- [What needs to be done] Reproduce the following lines of data word for word, without changing anything.

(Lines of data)
########

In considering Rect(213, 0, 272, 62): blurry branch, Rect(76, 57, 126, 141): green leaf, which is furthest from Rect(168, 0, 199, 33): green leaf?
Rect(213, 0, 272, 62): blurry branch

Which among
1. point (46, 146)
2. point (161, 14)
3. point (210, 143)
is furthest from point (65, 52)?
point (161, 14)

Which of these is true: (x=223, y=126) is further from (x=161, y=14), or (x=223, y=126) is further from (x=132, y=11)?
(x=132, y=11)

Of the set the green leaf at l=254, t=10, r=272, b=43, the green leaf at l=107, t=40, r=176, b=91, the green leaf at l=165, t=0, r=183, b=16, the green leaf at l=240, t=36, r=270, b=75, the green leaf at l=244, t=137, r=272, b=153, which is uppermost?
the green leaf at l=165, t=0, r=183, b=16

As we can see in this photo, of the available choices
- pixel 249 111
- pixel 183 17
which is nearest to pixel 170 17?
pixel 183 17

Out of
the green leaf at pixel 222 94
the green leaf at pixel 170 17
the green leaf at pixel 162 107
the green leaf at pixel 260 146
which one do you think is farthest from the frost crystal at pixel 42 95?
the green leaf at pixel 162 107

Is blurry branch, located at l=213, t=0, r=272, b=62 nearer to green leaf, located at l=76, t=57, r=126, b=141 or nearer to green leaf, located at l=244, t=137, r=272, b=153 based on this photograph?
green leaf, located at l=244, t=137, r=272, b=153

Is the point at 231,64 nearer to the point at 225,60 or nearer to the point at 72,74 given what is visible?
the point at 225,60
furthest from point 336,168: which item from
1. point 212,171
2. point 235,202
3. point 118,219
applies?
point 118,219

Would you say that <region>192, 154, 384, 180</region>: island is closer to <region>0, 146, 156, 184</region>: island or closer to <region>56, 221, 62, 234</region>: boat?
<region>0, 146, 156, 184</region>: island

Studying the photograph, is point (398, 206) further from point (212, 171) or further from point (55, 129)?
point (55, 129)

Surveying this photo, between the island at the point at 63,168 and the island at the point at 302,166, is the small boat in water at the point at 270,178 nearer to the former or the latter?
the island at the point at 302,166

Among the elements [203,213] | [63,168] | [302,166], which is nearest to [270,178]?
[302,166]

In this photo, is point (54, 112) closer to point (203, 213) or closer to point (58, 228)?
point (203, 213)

########

- [Output]
In considering Rect(213, 0, 272, 62): blurry branch, Rect(76, 57, 126, 141): green leaf, which is furthest from Rect(168, 0, 199, 33): green leaf?
Rect(213, 0, 272, 62): blurry branch

Which among
1. point (46, 146)
2. point (161, 14)
3. point (210, 143)
is furthest from point (65, 52)?
point (161, 14)

Which of these is true: (x=223, y=126) is further from (x=161, y=14), or (x=223, y=126) is further from (x=132, y=11)?
(x=132, y=11)

Of the set the green leaf at l=254, t=10, r=272, b=43, the green leaf at l=107, t=40, r=176, b=91, the green leaf at l=165, t=0, r=183, b=16, the green leaf at l=240, t=36, r=270, b=75, the green leaf at l=244, t=137, r=272, b=153, which is uppermost?
the green leaf at l=165, t=0, r=183, b=16

As we can see in this photo, of the available choices
- pixel 249 111
- pixel 183 17
which is nearest to pixel 170 17?
pixel 183 17

Out of
the green leaf at pixel 222 94
the green leaf at pixel 170 17
the green leaf at pixel 162 107
the green leaf at pixel 260 146
which one do you think is farthest from the frost crystal at pixel 42 95?
the green leaf at pixel 162 107

Is blurry branch, located at l=213, t=0, r=272, b=62 nearer to green leaf, located at l=76, t=57, r=126, b=141 or nearer to green leaf, located at l=244, t=137, r=272, b=153 based on this photograph?
green leaf, located at l=244, t=137, r=272, b=153

Is the point at 231,64 nearer to the point at 225,60 or nearer to the point at 72,74 given what is visible?
the point at 225,60
furthest from point 336,168: which item from
1. point 212,171
2. point 235,202
3. point 118,219
applies?
point 118,219

Would you say that <region>192, 154, 384, 180</region>: island is closer to <region>0, 146, 156, 184</region>: island or closer to <region>56, 221, 62, 234</region>: boat?
<region>0, 146, 156, 184</region>: island

Studying the photograph, is point (398, 206) further from point (212, 171) or further from point (55, 129)?
point (55, 129)

Surveying this photo, between the island at the point at 63,168 and the island at the point at 302,166, is the small boat in water at the point at 270,178 nearer to the former or the latter?
the island at the point at 302,166

Among the elements [203,213] | [63,168] | [302,166], which is nearest to [270,178]?
[302,166]

In this photo, is point (54, 112) closer to point (203, 213) or closer to point (58, 228)?
point (203, 213)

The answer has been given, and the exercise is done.